İnanışa göre bu kadar küçük olması kabul edilebilir olmasına yardımcı olacak ve böylece yabancı cisim tepkisi daha az olacaktır. Diğer yol ise, bir süre sonra basitçe çıkarmanız olacaktır. Bunu da aynı tür bir hipodermik iğne kullanarak, ancak ultrasonla yönlendirerek yapabilirsiniz. İğneyi yönlendirmek, cihazı bulmak ve ardından emmek için ultrason görüntüleyiciyi kullanırsınız.

Potansiyel uygulamalar nelerdir?

Bu özel tasarım, bir ultrason görüntüleyiciye ek bilgi sağlamak için kullanılmakta. Ve bu, ultrason görüntülemesi yaptığınız hemen hemen her bağlamda kullanılabilir. Örneğin, klinisyenlerin ısı uyguladığı birçok klinik uygulama vardır. Dolayısıyla, ne kadar ısı uyguladığınızı bilmek istiyorsanız, sıcaklığı ölçen çipi kullanabilirsiniz.

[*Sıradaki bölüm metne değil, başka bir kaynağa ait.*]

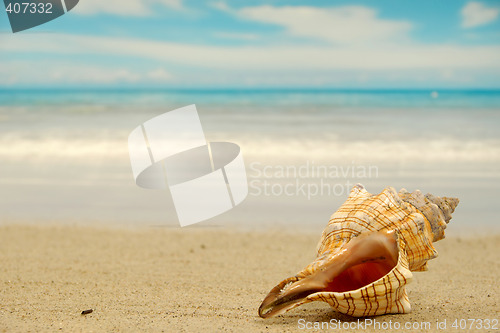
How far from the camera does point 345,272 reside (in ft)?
6.30

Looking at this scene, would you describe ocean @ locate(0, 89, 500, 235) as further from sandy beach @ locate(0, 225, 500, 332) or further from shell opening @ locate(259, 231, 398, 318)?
shell opening @ locate(259, 231, 398, 318)

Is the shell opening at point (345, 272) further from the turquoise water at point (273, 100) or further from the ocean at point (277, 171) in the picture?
the turquoise water at point (273, 100)

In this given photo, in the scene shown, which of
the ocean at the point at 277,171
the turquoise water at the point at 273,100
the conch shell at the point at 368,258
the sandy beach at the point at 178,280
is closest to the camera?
the conch shell at the point at 368,258

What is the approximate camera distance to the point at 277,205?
179 inches

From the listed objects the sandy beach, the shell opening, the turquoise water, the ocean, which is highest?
the shell opening

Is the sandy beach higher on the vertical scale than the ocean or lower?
higher

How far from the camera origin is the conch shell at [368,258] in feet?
5.81

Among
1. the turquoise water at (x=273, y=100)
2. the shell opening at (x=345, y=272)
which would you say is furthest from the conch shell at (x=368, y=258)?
the turquoise water at (x=273, y=100)

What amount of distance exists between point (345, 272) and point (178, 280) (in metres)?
1.04

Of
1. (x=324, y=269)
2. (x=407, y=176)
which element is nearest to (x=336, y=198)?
(x=407, y=176)

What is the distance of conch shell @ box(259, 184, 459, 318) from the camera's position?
1.77 meters

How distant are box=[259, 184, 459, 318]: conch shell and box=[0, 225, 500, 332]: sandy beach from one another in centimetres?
11

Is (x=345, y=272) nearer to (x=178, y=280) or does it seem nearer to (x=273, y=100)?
(x=178, y=280)

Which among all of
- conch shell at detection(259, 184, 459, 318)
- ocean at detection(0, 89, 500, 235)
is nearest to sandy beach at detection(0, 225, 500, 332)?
conch shell at detection(259, 184, 459, 318)
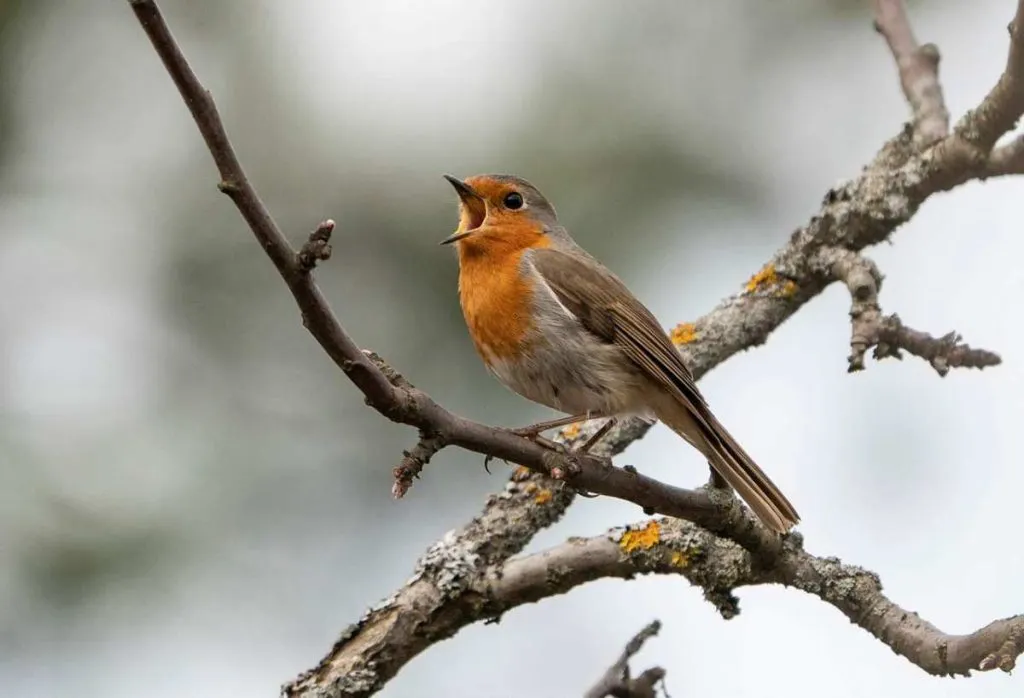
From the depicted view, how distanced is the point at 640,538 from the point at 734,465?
0.62 metres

Ayrıca aradığınız belirli biyobelirteçler de olabilir, belki bir tümörün geri gelmediğini doğrulamak için zaman içinde sürekli ultrason görüntülemesi yapıyorsunuzdur. Ancak, bir endişe varsa daha da erken belirtmek için biyobelirteçleri ölçen bunun gibi cihazlar yerleştirmek mantıklı olabilir. Ayrıca bir yara içindeki çeşitli biyobelirteçleri izleyerek iyileşmeyi hızlandırmaya çalışıyorlar.

Sonraki adımlar nelerdir?

Bu ‘sistem olarak çip’ implantlarıyla yapabileceğiniz başka pek çok şey var. Şu anda merkezi sinir sistemi arayüzlerine – beyin/bilgisayar arayüzleri ve ağrı yönetimi gibi şeyler için çevresel sinir sistemi ile arayüz oluşturan cihazlar ve kan basıncı gibi şeyleri kontrol etmek için otonom sinir sistemi ile etkileşimler için – çok fazla ilgi var.

Bu cihazların sağladığı şey, hacimsel verimlilik dediğimiz şeydir – belirli bir miktarda yer değiştiren hacim için implante edilebilir cihazdan ne kadar işlev elde edebileceğinizin bir ifadesidir. Bu cihazlar hacimsel açıdan hayal edebileceğiniz en verimli cihazlardır, çünkü minimum miktarda yer değiştiren hacim için bu cihazlardan maksimum miktarda işlev elde edebilirsiniz. Bu da onlara pek çok avantaj sağlar.